2. In a medium saucepan, combine the water, butter, salt and sugar and bring to a boil over high heat. Add all the flour at once, reduce the heat to medium and stir with a wooden spoon for 2 minutes, or until the dough forms a ball and the excess moisture has evaporated (if the ball forms more quickly, continue to cook and stir for a full 2 minutes).

3. Transfer the mixture to the bowl of a stand mixer fitted with the paddle and beat for about 30 seconds at medium speed to cool slightly. Add 4 eggs and continue to mix until completely combined and the batter has a smooth, silky texture. Stop the machine and lift up the beater to check the consistency of the batter. It should form a peak with a tip that falls over. If it is too stiff, beat in the white of the remaining egg. Check again and, if necessary, add the yolk. Finally, mix in three-fourths cup of Gruyère and adjust the seasoning with salt and white pepper.

4. Fill a pastry bag fitted with a three-eighths-inch plain pastry tip with the gougères batter. Pipe the batter into 1-tablespoon mounds on the baking sheets, leaving about 2 inches between the gougères, as the mixture will spread during baking. Sprinkle the top of each gougère with about one-half teaspoon of the remaining grated cheese. (At this point, the gougères can be frozen on the baking sheets until solid, then stored in the freezer in a tightly sealed container.)

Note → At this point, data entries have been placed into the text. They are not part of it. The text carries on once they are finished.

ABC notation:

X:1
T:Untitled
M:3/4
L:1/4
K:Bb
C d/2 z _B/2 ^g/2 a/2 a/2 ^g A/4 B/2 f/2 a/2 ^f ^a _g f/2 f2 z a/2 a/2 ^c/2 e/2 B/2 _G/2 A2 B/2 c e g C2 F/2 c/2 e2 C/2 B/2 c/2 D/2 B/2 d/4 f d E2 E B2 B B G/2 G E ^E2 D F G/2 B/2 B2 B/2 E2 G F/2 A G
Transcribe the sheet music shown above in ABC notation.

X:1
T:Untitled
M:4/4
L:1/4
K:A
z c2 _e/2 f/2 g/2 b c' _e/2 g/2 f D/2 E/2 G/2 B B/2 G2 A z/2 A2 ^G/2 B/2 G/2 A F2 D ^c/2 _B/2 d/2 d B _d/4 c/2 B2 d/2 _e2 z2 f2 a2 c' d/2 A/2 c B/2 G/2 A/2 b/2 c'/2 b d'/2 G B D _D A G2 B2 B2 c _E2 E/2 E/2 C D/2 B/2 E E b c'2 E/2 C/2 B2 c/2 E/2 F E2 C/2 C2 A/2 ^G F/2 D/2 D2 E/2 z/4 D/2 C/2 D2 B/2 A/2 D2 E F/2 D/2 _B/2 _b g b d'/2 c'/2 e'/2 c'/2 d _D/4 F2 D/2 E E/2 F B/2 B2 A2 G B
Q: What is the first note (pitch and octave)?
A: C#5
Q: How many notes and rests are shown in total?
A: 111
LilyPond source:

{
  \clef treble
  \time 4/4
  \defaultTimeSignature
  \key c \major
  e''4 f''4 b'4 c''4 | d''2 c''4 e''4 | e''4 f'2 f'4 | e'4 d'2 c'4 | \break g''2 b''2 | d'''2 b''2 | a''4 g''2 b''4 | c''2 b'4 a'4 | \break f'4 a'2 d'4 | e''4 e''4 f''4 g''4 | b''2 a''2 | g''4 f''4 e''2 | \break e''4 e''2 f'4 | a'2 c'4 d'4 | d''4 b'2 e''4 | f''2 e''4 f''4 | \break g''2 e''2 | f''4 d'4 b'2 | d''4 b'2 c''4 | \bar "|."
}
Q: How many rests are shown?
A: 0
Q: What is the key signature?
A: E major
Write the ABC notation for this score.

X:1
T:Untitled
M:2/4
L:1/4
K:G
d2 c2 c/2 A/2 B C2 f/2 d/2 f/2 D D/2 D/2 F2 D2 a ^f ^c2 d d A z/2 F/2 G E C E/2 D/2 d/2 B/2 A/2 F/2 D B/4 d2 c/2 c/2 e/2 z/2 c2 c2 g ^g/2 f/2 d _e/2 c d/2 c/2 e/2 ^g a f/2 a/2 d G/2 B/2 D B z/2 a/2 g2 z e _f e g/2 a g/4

5. When almost ready to serve, transfer the frozen gougères back onto the lined baking sheet and bake at 450 degrees until they puff and hold their shape, 7 to 8 minutes. Reduce the heat to 350 degrees and bake until they are a light golden brown color, an additional 20 to 25 minutes. When you think the gougères are done, break one open; it should be hollow and the inside should be cooked but still slightly moist.

6. Remove the pans from the oven and serve the gougères while hot.

Each of 4 dozen gougères: 45 calories; 2 grams protein; 2 grams carbohydrates; 0 fiber; 3 grams fat; 2 grams saturated fat; 28 mg cholesterol; 0 sugar; 87 mg sodium.